Special Distribution Adjustments

 

Special Distributions Special distributions are approved by the Board and arise from:

 

 

The sale of an asset, where the Board and management agree that the reinvestment opportunities are limited; or

 

 

A refinancing of an asset, where significant value has been created by management, and the Board and management agree that reinvestment opportunities are limited, and the proceeds should be distributed to stockholders.

 

 

Credit in AFFO Upon completion of a transaction resulting in a special distribution, subsequent AFFO for the LTEP will include an upward adjustment, calculated as an amount equal to 6.0% of the total amount distributed as a special distribution.

 

Example if the property at JFK airport generates net operating income (“NOI”) of $3.3 million, is appraised at $83 million, and has a mortgage balance of $32.5 million, then the following examples describe the adjustment to subsequent AFFO upon a sale and refinancing, accompanied by a special distribution of the proceeds:

 

 

If the property were to be sold for $150 million and the net proceeds of $117.5 million (after repaying the mortgage) are distributed to stockholders, the AFFO credit would be $7.05 million (i.e., 6.0% of $117.5 million).

 

 

 

Assuming the property could be refinanced to 50% of the value of $150 million, or $75 million, the proceeds would be $42.5 million (i.e., $75 million new balance less $32.5 million current mortgage).

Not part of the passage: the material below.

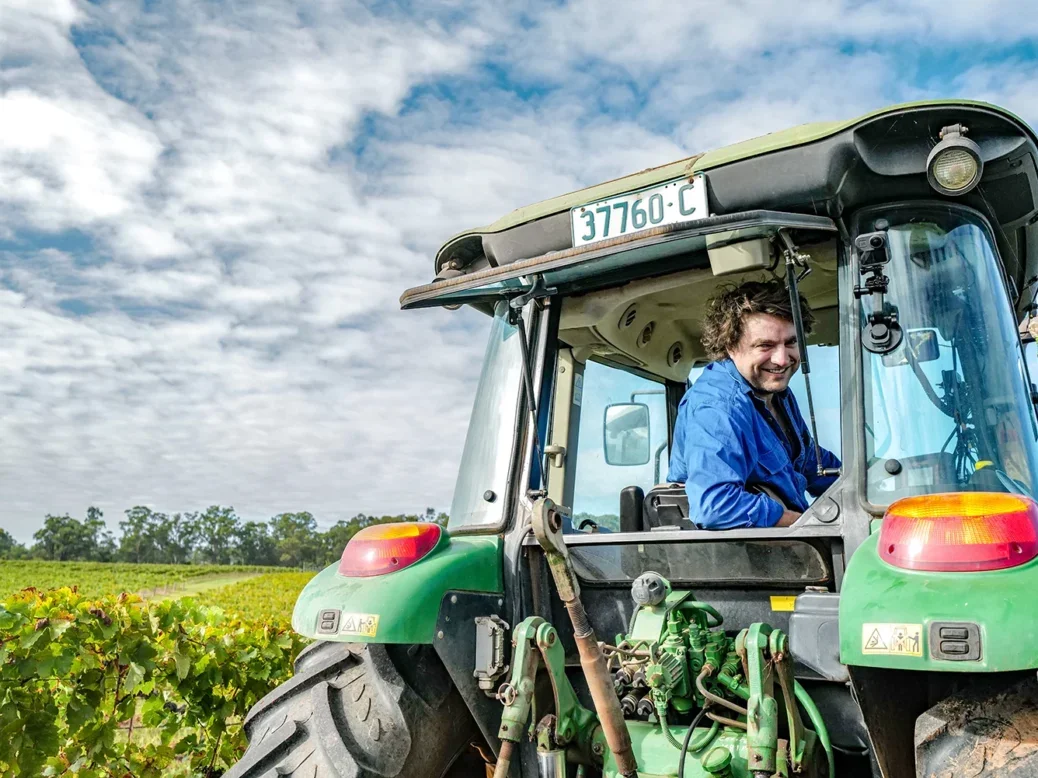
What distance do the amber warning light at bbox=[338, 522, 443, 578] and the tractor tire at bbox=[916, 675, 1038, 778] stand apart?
54.8 inches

If the $42.5 million in proceeds were distributed as a special dividend to stockholders, the upward adjustment to AFFO would be $2.55 million (i.e., 6.0% of $42.5 million). In this case, the Company still owns the property and income from the property would also be included in actual AFFO.

 

 

In all cases, the adjustments are subject to the following provisions:

 

 

For the first year, the amount will be pro-rated for the period from date of the transaction through the end of the year (e.g., for a sale on June 30, only NOI attributable to the second half of the year would be added); and

 

 

 

For years after the first year, the adjustment is increased by 1.5% to account for the lost opportunity to reinvest each year’s projected NOI (after dividend payout of 75%). For example, if a property is sold on December 31 for $50 million with proceeds distributed, the AFFO adjustment for the next year would be $3.0 million (i.e., 6.0% of the $50 million distributed). For the next year, the AFFO adjustment would be $3.045 million, or the original $3.0 million plus 1.5% ([100% - 75%] x 6.0%) of $3.0 million.